__WHAT THE TASK ASKS__:
Lay out the listing from the line with "How far between" through the line with "1225 centimetres" as a JSON list of strings, one string per line, leaving out any blank lines.

****************************************

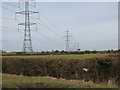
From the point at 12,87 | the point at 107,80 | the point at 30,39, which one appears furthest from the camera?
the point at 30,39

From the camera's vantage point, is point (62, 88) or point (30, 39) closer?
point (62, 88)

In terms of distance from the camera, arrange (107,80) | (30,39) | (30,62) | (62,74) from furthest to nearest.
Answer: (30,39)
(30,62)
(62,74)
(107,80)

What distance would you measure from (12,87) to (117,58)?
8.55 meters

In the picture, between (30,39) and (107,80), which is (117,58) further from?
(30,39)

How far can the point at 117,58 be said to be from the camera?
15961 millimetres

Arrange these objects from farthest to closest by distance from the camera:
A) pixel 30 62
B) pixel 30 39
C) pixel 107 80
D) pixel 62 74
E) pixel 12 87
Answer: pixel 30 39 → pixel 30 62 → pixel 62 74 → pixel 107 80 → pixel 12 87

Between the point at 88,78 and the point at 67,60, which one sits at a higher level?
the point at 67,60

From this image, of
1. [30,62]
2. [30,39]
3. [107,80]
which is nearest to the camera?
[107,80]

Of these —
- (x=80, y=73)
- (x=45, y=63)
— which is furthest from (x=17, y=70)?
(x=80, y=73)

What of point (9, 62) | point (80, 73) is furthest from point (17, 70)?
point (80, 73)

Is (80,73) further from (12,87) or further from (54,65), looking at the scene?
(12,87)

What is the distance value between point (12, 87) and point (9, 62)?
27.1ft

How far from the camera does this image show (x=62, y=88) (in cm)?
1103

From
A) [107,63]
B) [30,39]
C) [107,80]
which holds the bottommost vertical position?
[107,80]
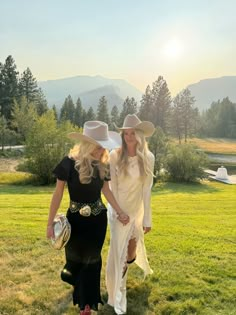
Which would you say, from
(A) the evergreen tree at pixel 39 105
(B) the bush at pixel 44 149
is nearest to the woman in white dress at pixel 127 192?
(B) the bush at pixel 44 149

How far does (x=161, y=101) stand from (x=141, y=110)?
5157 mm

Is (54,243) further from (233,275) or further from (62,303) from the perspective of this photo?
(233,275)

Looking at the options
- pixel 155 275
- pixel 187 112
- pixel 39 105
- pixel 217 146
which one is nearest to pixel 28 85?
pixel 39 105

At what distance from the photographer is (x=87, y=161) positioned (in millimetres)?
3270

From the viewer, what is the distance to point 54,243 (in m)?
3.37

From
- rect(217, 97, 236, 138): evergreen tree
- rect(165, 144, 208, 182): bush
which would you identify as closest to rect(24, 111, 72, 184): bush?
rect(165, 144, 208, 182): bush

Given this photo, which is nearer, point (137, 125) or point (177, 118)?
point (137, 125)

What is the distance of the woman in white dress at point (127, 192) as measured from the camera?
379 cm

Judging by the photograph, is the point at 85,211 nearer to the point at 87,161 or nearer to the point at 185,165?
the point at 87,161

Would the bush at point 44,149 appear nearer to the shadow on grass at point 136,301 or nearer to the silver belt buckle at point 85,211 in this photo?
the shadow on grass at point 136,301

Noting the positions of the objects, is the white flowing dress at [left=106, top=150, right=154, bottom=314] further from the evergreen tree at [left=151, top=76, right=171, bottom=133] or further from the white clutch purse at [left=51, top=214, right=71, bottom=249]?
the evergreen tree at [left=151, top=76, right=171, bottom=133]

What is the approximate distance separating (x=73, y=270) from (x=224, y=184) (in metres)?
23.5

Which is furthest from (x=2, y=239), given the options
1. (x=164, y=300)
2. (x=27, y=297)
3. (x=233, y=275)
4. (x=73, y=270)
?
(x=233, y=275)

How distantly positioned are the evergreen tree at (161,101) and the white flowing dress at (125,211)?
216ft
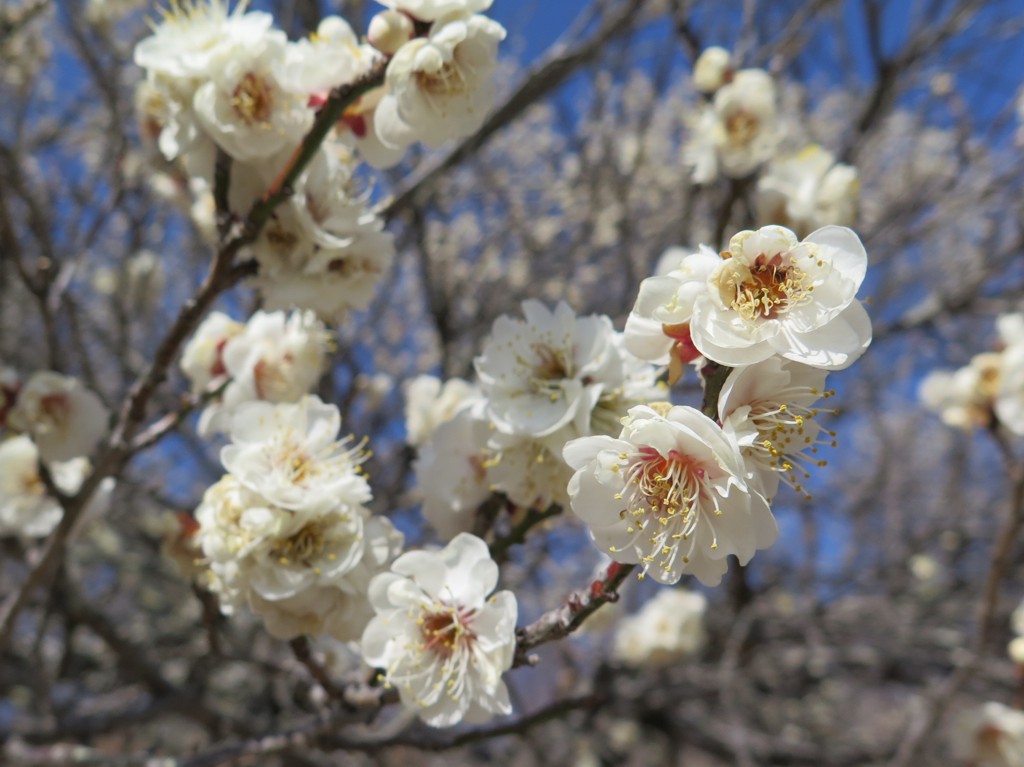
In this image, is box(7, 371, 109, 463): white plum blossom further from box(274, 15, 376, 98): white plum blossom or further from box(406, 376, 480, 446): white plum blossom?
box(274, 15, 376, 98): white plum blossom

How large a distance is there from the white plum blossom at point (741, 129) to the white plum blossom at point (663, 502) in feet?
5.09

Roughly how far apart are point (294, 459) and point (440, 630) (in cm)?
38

****************************************

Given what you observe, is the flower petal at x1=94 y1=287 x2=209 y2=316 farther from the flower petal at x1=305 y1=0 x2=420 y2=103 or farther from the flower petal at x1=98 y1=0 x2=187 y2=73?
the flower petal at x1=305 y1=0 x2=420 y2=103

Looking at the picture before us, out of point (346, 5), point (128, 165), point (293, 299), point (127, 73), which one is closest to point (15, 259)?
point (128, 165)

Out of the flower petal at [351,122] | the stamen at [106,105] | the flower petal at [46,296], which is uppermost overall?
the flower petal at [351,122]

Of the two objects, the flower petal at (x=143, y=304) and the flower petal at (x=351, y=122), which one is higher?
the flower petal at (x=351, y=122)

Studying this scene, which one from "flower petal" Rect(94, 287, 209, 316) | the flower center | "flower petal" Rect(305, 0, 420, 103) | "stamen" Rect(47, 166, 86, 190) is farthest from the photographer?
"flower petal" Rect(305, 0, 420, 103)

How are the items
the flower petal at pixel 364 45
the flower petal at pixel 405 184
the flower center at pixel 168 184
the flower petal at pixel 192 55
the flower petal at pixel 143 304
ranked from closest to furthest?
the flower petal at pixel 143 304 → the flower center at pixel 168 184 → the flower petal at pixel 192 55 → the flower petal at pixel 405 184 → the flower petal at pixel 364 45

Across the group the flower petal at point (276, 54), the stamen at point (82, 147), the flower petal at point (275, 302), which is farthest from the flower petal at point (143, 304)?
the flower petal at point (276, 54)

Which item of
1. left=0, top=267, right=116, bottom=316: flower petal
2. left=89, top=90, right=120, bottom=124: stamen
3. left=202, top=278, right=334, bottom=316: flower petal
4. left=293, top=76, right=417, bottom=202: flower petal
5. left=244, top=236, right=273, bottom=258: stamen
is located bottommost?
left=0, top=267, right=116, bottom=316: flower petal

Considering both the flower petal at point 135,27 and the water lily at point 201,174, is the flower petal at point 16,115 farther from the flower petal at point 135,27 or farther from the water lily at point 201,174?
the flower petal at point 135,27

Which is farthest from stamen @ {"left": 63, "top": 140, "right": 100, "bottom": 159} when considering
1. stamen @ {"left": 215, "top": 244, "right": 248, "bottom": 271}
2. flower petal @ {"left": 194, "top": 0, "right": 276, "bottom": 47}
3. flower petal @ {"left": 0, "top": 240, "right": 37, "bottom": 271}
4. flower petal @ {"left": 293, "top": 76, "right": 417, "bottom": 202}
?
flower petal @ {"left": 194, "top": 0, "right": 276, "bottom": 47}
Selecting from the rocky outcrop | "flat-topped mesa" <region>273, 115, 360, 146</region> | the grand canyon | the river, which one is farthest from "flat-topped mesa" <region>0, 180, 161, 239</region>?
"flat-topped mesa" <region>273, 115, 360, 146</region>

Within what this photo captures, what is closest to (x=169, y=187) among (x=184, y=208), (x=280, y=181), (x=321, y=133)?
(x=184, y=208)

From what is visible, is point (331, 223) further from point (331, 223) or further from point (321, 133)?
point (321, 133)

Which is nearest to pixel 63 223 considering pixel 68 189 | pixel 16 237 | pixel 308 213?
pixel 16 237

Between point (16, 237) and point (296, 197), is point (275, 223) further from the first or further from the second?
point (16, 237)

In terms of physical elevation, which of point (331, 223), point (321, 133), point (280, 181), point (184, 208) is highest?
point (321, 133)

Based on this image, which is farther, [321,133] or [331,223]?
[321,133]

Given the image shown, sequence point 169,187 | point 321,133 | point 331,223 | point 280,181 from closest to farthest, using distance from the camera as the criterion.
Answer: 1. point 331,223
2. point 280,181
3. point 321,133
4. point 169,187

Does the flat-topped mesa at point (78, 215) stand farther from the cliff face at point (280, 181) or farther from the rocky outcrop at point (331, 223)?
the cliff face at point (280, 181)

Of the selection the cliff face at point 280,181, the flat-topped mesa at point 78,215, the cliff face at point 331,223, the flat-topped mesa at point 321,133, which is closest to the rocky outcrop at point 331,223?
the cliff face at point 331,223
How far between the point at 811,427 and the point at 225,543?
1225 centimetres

****************************************

__ANSWER BELOW__:
[
  "How far between the point at 811,427 and the point at 225,543?",
  "1225 centimetres"
]